Pindao, a major electronics manufacturer, had several factories throughout the world, but their largest was in Bogota, Columbia. Local labor and industrial real estate both came cheap, and the central location eased distribution to the demanding North American market. As long as the corrupt government’s pockets stayed lined, then it was a monetarily beneficial place for international corporations to assemble their goods. It was a good fit for all, until the suits in the high-rise corporate office wanted to visit their money making machine. Sometimes the farmer needed to check on the dogs guarding the hen house, and in this part of the world, that meant things could get a little dicey, safety wise. Kidnapping the CEO of a major international corporation, with millions at stake and investors to please, wasn’t really a big deal. There was always another suit waiting in the wings, just as smart and more than willing to take over the position should an unfortunate beheading occur when the ridiculous ransom went unpaid. But kidnapping the CEO, along with a handful of the company’s most important shareholders was like winning the Super Bowl of terrorism. People cared. People who were so flush in excess cash that paying a million dollar demand was almost a guarantee.

Ash nodded at Mike’s timeline, rubbing his fingers across his eyes. “I’ve got a bad feeling about this one. I’m adding you to the team, Beck. Grady, you can hang back here. I need a guy stateside if our friends in D.C. call, so the four of us will go. Plan to be wheels up on Wednesday night and we’ll recon Thursday.”

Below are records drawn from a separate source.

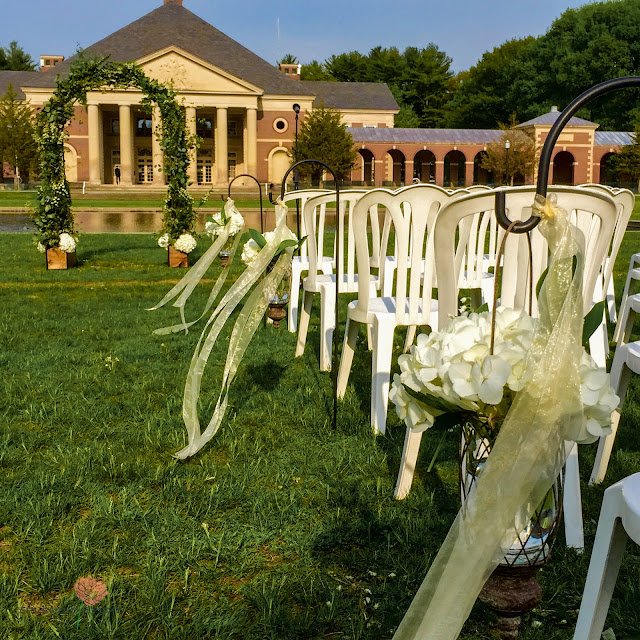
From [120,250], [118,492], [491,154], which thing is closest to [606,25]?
[491,154]

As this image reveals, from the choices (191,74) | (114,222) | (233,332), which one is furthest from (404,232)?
(191,74)

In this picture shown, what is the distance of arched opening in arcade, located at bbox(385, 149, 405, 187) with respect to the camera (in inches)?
2130

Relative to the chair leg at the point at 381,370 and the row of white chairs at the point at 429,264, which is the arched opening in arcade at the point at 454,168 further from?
the chair leg at the point at 381,370

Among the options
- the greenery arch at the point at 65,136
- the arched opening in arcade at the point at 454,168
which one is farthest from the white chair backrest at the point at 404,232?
the arched opening in arcade at the point at 454,168

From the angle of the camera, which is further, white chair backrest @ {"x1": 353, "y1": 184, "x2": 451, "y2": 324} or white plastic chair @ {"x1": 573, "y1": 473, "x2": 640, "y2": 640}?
white chair backrest @ {"x1": 353, "y1": 184, "x2": 451, "y2": 324}

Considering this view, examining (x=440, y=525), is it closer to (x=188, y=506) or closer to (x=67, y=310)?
(x=188, y=506)

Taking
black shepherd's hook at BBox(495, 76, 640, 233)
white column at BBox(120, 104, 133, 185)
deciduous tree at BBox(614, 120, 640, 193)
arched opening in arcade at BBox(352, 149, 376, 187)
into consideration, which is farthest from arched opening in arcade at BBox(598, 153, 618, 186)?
black shepherd's hook at BBox(495, 76, 640, 233)

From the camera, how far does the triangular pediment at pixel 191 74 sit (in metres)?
45.8

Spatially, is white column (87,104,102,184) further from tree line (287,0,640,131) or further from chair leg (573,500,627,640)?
chair leg (573,500,627,640)

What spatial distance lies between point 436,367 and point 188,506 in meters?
1.62

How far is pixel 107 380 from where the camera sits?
15.9ft

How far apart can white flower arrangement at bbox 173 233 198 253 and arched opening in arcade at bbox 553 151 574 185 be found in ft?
152

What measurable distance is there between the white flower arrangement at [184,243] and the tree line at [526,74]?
138 feet

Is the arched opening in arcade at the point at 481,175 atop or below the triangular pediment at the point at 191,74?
below
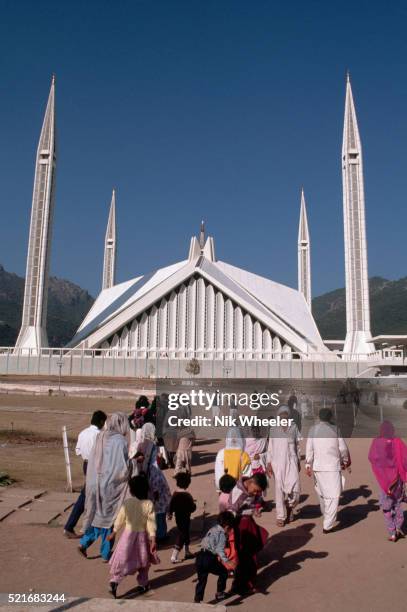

Sam interrupted, making it clear that he would postpone his honeymoon so he could join them on the mission, and after a heated exchange where Ash made it even clearer that he was going to Italy, like it or not, the conversation moved to other business.

Beck swore inwardly. He’d just invited a strange woman into his house—which was completely out of character considering he’d demanded his own bedroom for his sixth birthday, no longer willing to cohabitate with his twin brother—and now he was leaving town next week. Grant hadn’t been offended when he’d jumped ship for his own room. Apparently Beck was a bitch to live with, even as a child. But now that he had this woman, Hope fucking Coleson, sleeping in his guest room, the last thing he wanted to do was leave her alone in his house.

But he’d never balked at a deployment no matter where Scorpio sent him, and he couldn’t start now. That would only draw more attention from Ash and Sam, who were eyeing him like a hawk already, looking for signs he’d gone back to the hard stuff. Beck had no choice but to make the trip and the guys needed him, anyway. This job could go sideways in a heartbeat and if any of them went down, he’d never forgive himself. That was the way of the Spec Ops world and the Scorpio world, too. When blood was shed by one, it was shed by all.